**Exercise aim**
In the records below, find the line containing "Vintage concept wedding", then copy that line and all lines after it, exactly, omitting every picture.

**Excerpted data**
* * *

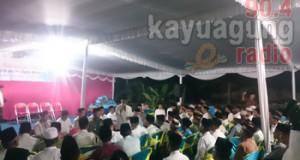 H. Iskandar SE berdialog dengan warga se-kecamatan kota kayuagung di desa muara baru.
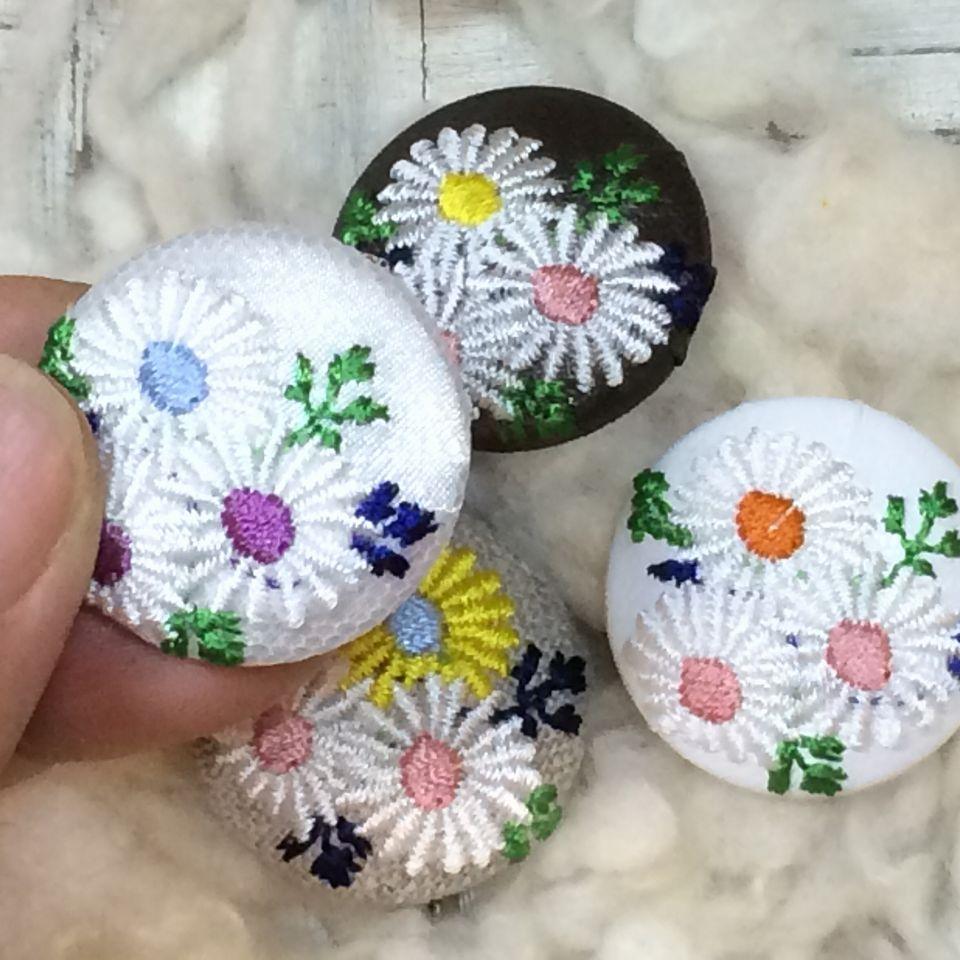 マーガレット[アソート]刺繍くるみボタンハンド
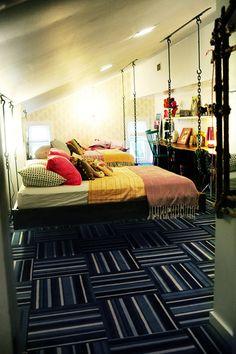 hanging beds. Omg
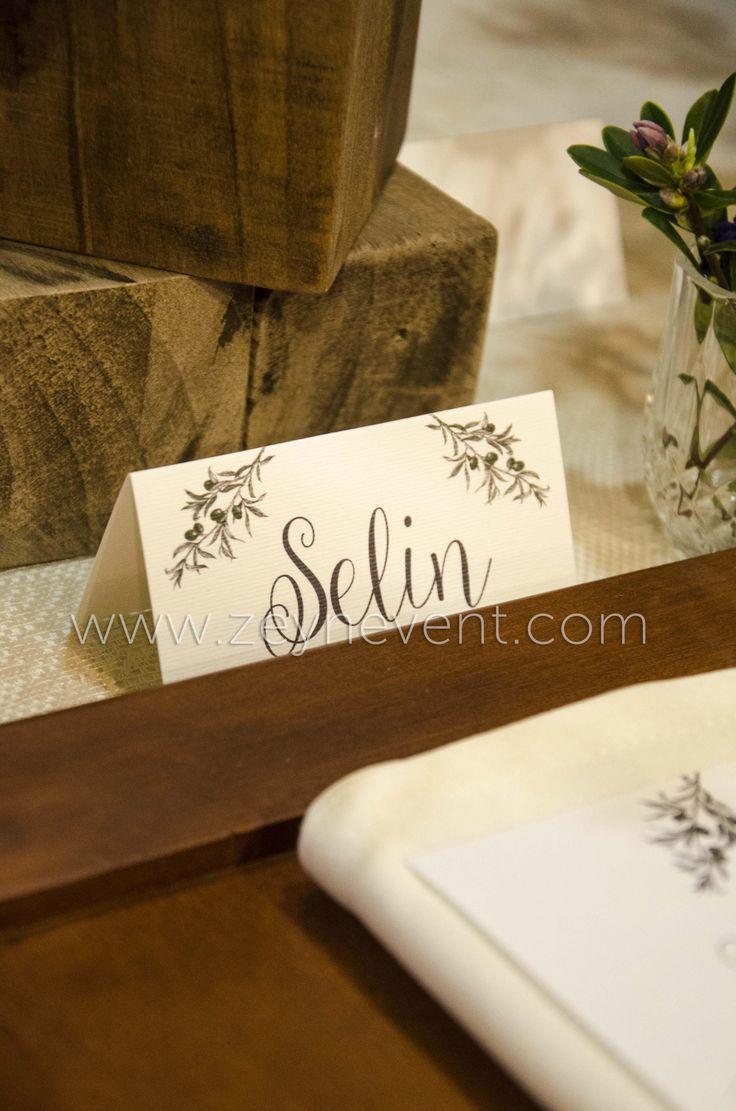 Vintage concept wedding table with lavander - Lavantalı vintage konsept düğün masamız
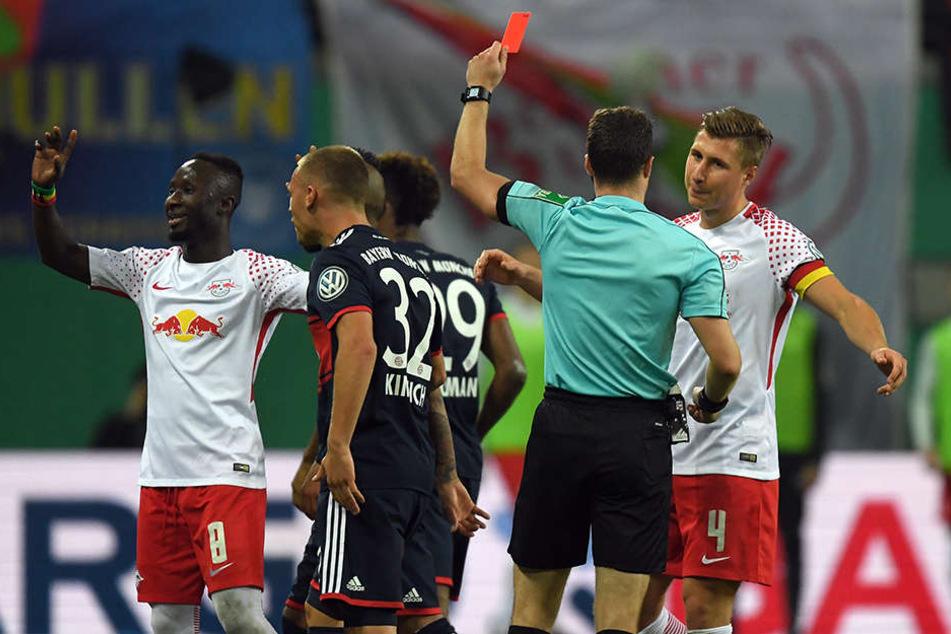 Schiedsrichter Felix Zwayer zeigt Lepzigs Naby Keita (l.) vergangenen Mittwoch die gelb-rote Karte.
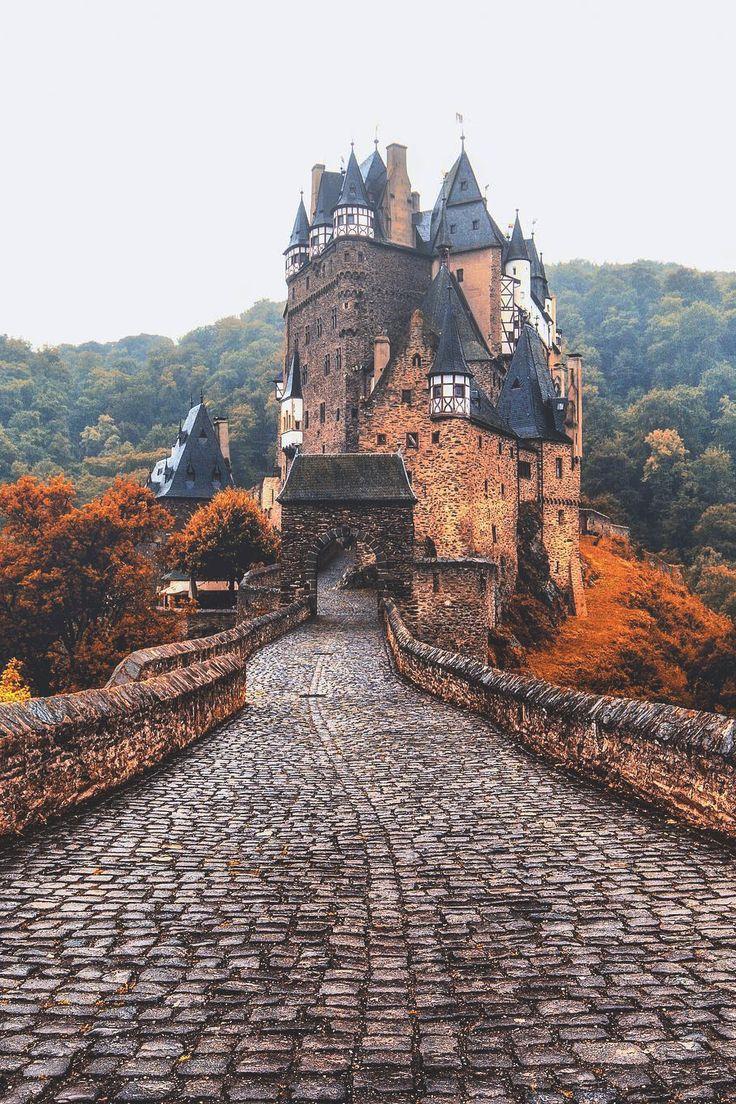 banshy: Eltz Castle // Jacob Riglin
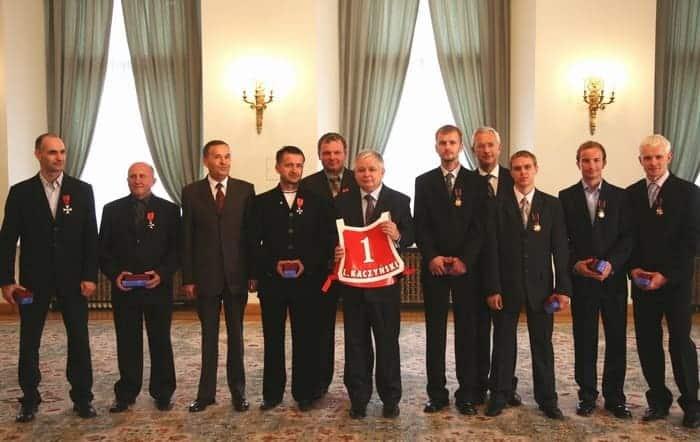 2007 07 30 Prezydent RP wraz ze zdobywcami tytulu Druzynowych Mistrzow Swiata w Pucharze Swiata na zuzlu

* * *

**Solution**
 Vintage concept wedding table with lavander - Lavantalı vintage konsept düğün masamız
 Schiedsrichter Felix Zwayer zeigt Lepzigs Naby Keita (l.) vergangenen Mittwoch die gelb-rote Karte.
 banshy: Eltz Castle // Jacob Riglin
 2007 07 30 Prezydent RP wraz ze zdobywcami tytulu Druzynowych Mistrzow Swiata w Pucharze Swiata na zuzlu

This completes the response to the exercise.